ངོ་འཕྲད་བདེ་བའི་དྲ་འབྲེལ།

གཟའ་ཕུར་བུ། ༢༠༢༤/༠༤/༢༥

Chinese and Japanese Leaders Discuss Trade, Climate and Taiwan བོད་སྐད།


Japanese Prime Minister Yasuo Fukuda and his Chinese counterpart, Wen Jiabao, have held talks in China, the latest effort by the Asian rivals and World War Two foes to boost ties and mend relations.

During two-and-half hours of meetings Friday in Beijing, the two discussed trade, climate change and their long-running and unresolved dispute over maritime gas fields.

Eleven rounds of negotiations over the gas fields since 2004 have made little progress, but both Mr. Wen and Mr. Fukuda were upbeat about today's discussions.

Acknowledging past aggression, Mr. Fukuda said Japan will reflect on its war-time history in order to avoid mistakes in the future. He made the remarks in a speech at China's prominent Peking University, broadcast live on Chinese television.

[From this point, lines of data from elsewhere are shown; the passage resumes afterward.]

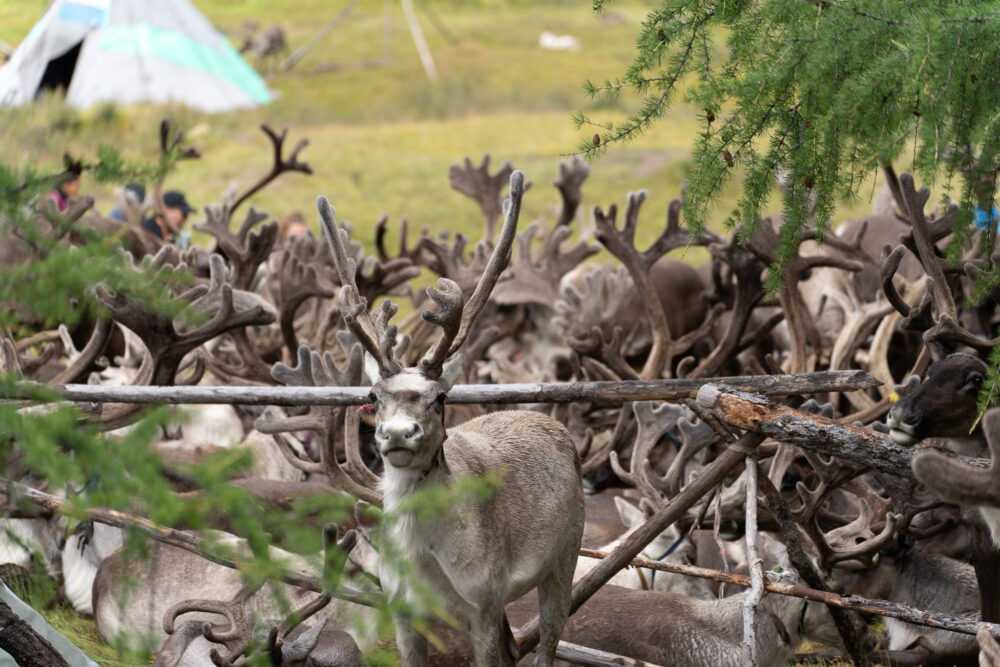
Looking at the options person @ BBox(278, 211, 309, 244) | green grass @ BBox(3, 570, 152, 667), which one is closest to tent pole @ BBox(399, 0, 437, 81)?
person @ BBox(278, 211, 309, 244)

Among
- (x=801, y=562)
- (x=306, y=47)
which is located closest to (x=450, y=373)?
(x=801, y=562)

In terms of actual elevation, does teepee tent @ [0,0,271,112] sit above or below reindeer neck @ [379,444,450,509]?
below

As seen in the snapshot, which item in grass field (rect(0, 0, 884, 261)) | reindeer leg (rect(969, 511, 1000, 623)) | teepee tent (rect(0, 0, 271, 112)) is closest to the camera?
reindeer leg (rect(969, 511, 1000, 623))

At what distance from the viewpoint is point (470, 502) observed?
3.30 meters

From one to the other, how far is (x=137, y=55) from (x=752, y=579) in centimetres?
1744

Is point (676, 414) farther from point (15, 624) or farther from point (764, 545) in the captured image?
point (15, 624)

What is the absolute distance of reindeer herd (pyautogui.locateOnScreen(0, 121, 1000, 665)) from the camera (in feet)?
10.9

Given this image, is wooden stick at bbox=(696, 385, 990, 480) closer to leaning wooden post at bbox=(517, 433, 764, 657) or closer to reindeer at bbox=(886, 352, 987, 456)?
leaning wooden post at bbox=(517, 433, 764, 657)

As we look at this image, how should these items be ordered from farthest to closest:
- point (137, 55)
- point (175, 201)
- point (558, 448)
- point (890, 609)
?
point (137, 55) < point (175, 201) < point (558, 448) < point (890, 609)

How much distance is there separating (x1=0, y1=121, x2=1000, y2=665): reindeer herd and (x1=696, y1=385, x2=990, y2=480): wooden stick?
7.4 inches

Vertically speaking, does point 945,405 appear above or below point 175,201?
above

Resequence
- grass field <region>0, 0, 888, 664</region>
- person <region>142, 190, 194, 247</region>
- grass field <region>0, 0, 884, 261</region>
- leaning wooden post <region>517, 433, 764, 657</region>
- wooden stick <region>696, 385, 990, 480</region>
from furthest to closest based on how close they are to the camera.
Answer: grass field <region>0, 0, 884, 261</region> < grass field <region>0, 0, 888, 664</region> < person <region>142, 190, 194, 247</region> < leaning wooden post <region>517, 433, 764, 657</region> < wooden stick <region>696, 385, 990, 480</region>

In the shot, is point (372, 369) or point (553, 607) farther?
point (553, 607)

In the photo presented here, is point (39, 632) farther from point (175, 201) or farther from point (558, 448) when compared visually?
point (175, 201)
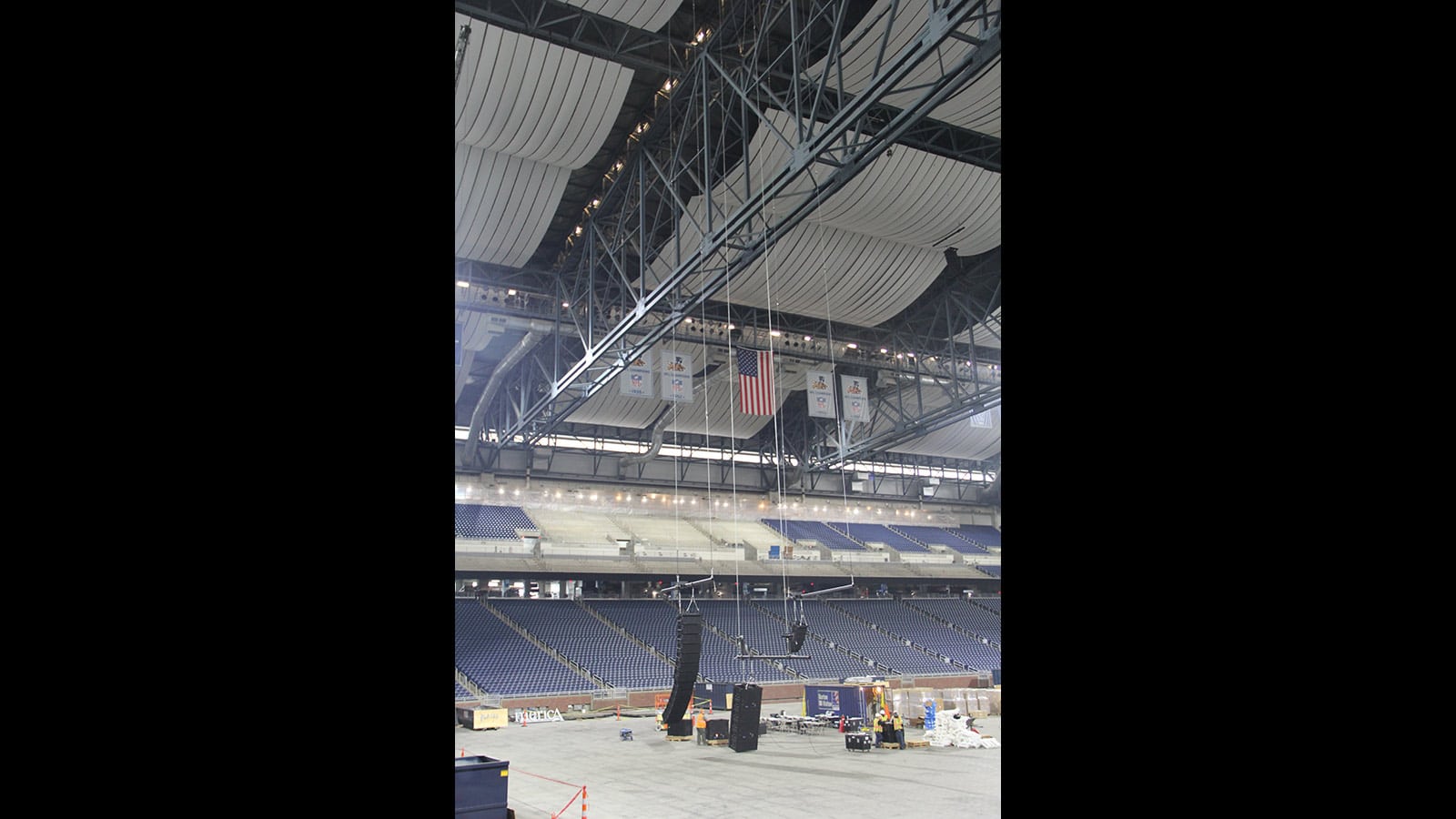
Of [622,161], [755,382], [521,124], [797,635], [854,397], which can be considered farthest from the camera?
[854,397]

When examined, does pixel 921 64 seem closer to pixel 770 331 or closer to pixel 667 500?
pixel 770 331

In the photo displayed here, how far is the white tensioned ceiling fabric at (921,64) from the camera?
14.4 m

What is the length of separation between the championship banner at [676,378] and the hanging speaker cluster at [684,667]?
469 centimetres

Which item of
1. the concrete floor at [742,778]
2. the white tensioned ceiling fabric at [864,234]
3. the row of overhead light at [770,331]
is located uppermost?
the white tensioned ceiling fabric at [864,234]

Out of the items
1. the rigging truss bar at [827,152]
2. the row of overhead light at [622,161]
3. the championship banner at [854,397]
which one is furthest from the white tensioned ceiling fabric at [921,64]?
the championship banner at [854,397]

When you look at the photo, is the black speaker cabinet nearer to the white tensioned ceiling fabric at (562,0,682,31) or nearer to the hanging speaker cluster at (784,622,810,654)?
the hanging speaker cluster at (784,622,810,654)

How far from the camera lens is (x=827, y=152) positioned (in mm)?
13578

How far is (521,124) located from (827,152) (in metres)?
5.63

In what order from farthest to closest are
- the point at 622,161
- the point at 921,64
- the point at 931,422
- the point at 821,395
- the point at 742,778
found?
1. the point at 931,422
2. the point at 821,395
3. the point at 622,161
4. the point at 921,64
5. the point at 742,778

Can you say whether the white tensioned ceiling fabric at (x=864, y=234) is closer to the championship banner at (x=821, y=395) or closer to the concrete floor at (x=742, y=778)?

On the issue of Taiwan, Mr. Wen welcomed the Japanese leader's opposition to the island's bid for independence.

Mr. Fukuda's trip to China is the second by a Japanese leader in some 15 months and comes as ties are warming between the two countries.

His predecessor, former Prime Minister Shinzo Abe began taking steps to mend ties with China following years of troubled ties while Junichiro Koizumi was in office. Mr. Koizumi made several visits to Tokyo's Yasukuni shrine, enraging China.

Japan's critics see the war shrine as a symbol of the country's past militarism.

Mr. Fukuda's father, the late Prime Minister Takeo Fukuda, signed a landmark friendship treaty with China in 1978. He has called for Japan to be humble about its past and has pledged not to visit the shrine.